━━ Texto da página ━━

Professor Titular da USP (Universidade de São Paulo). Possui graduação em Letras pela Universidade de São Paulo (1989), mestrado em Linguística pela Universidade de São Paulo (1997) e doutorado em Linguística pela Universidade de São Paulo (2001).

Coluna

Os quadrinhos de Lovelove6

A mulher nos quadrinhos brasileiros

Uma das finalistas da feira de quadrinhos Des.gráfica 2017 foi a HQ “Gastrite nervosa”, da Lovelove6, a mesma autora de “A garota siririca”; em ambos os trabalhos, o tema se concentra nas questões das mulheres. Dessa forma, seria Lovelove6 uma militante feminista, fazendo, de “Gastrite nervosa”, quadrinhos engajados? Tal procedimento interfere na qualidade artística da HQ? Trata-se de, nos campos da arte, estabelecer “cotas” para mulheres? Cabe indagar, portanto, como essas questões se articulam na linguagem da história em quadrinhos.

Antes de tudo, “Gastrite nervosa” se revela um trabalho fantástico, tanto na arte, esteticamente, quanto no engajamento político, eticamente; sem se perder em análises do feminismo ou buscando enquadrar a autora em agendas ideológicas, basta salientar o que se vê na trama, ou seja, um sufoco, pois “Gastrite nervosa” soa, paradoxalmente, quando não se pode falar. Isso posto, encaminha-se outra questão, ou seja, saber o quanto as mulheres se encontram submetidas a angústias semelhantes, em regimes ideológicos fortemente marcados por valores masculinos. Assim, não se cuida exclusivamente da protagonista da HQ, uma trabalhadora quem entrega o próprio corpo para sushis eróticos, mas do que isso simboliza, seja enquanto exposição da realidade social, seja como metáfora da condição feminina.

━━━

[O problema] Transcreva sem nenhuma alteração o trecho do texto acima sobre os quadrinhos de Lovelove6, começando em “Uma das finalistas” e terminando em “história em quadrinhos.”.

━━ Dados fornecidos ━━

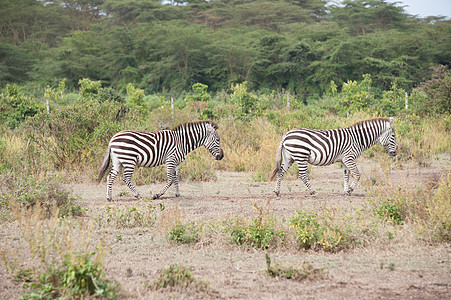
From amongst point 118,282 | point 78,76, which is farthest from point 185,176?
point 78,76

━━━

[Resultado do exercício]
Uma das finalistas da feira de quadrinhos Des.gráfica 2017 foi a HQ “Gastrite nervosa”, da Lovelove6, a mesma autora de “A garota siririca”; em ambos os trabalhos, o tema se concentra nas questões das mulheres. Dessa forma, seria Lovelove6 uma militante feminista, fazendo, de “Gastrite nervosa”, quadrinhos engajados? Tal procedimento interfere na qualidade artística da HQ? Trata-se de, nos campos da arte, estabelecer “cotas” para mulheres? Cabe indagar, portanto, como essas questões se articulam na linguagem da história em quadrinhos.